So, it’s more comedic. But Torg is also a super powerful robot for a brief period of time. So, Torg says, hey, Billy, Betty, I’m here…I’m supposed to wait with you here. Betty’s jaw drops when she sees Torg. She says, what is that? Billy says, I don't know. So, Torg has…says, let’s just wait here. Then Voldar gets there first and says, Torg, no, no, no. Send big…these kids are…have been naughty and not nice. But Kimar gets there and says, I know you…I knew you’d try something. You’re very lucky, man…kids, 'cause Voldar’s no good. Go back to the ship. Then Billy goes, you Martian…right now there’s a close-up on Kimar. He looks…he does…he could easily be played by Bryan Cranston, and we know Bryan Cranston has that range from all the way…not only all the films and Breaking Bad, but all the way back to Malcolm in the Middle, the rollerskating episode.
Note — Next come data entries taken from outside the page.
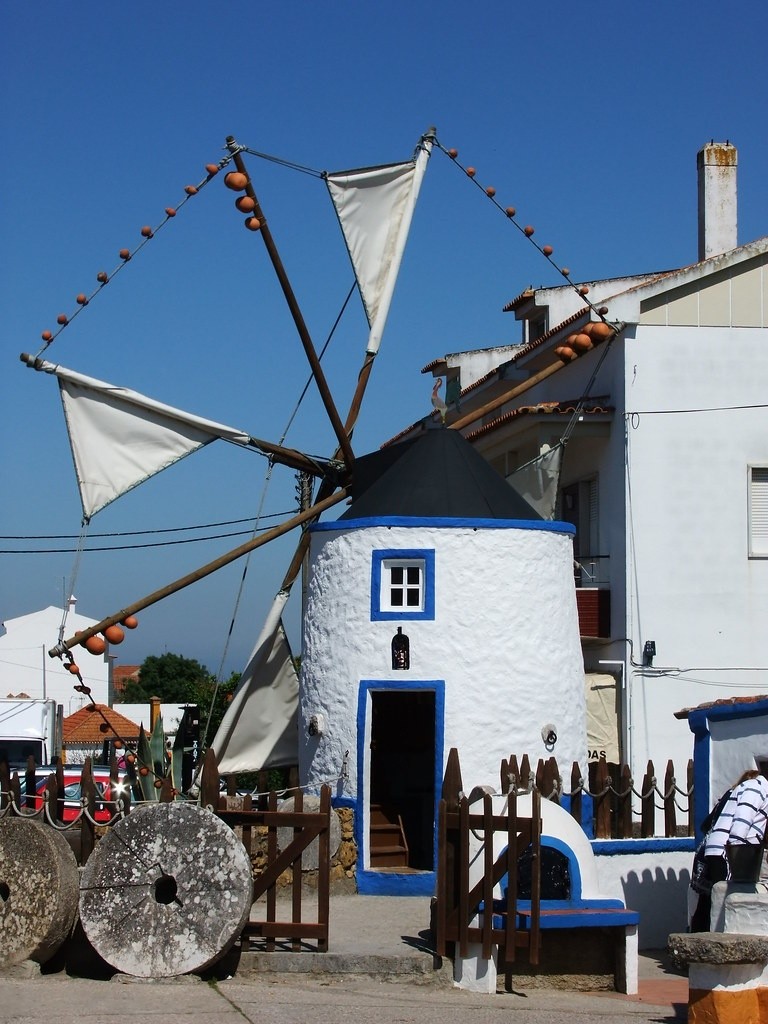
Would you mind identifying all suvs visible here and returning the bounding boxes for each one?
[5,763,135,829]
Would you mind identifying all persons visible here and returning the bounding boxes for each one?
[688,770,764,935]
[702,761,768,885]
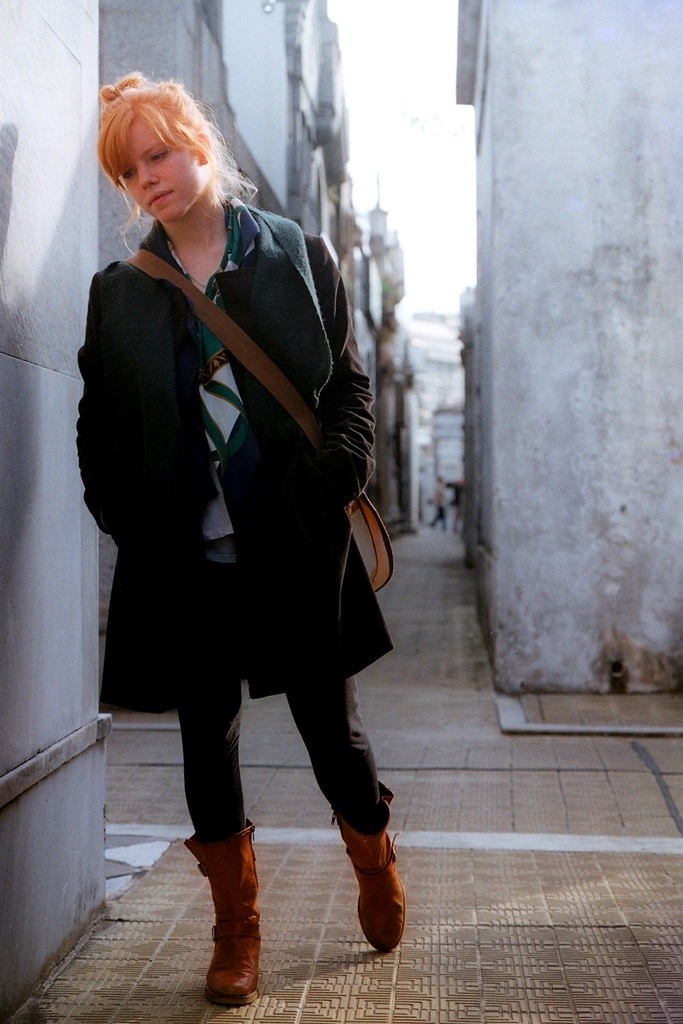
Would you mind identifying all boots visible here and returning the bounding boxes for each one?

Then Torg…Voldar says, the danger…or somebody says, the danger grows with every minute. I say, really? So, that’s a interesting thing to say. I didn’t know…so, and then Voldar’s constantly going…and Kimar says, we’re not here to cause any harm other than taking their Santa Claus. We’re not here to cause any harm. It’s too far afield for Voldar. He says, Santa Claus, toys, and games, and whatever. Then he says, Torg, follow me. Let’s go to Santa’s workshop and we’ll have Torg go in and retrieve Santa. So, then they’re outside of Santa’s workshop. He goes, Torg, go in and get Santa. So, Torg goes through the door, and this is where it gets interesting because this is where we see what’s going on with Winky, 'cause he tries to stop Torg, and then Santa says…laughs. He says…he has short sleeves.
He says, that’s the biggest toy I’ve ever seen. Well-made, at that. Torg recognizes…I guess the irony would be that Torg is recognizing their maker, so that at some point when these timelines crossed…so, this could all be Santa’s fault in some way…would be a interesting place to take it, right? Because Torg instantly recognizes Santa and kind of shut down. I’m imagining Torg was purring with a satisfactory thing. So, I don't know. Winky’s involved in this, but maybe that’s what Winky realized. Or maybe Winky sent Torg…I don't know. I mean, it would be interesting too, 'cause the elves are not…so, we don’t know the…there’s different movies about Santa’s elven…how that happened. But this could be interesting if we have the elves, the Martians, and we get into the elves of the fantasy realms.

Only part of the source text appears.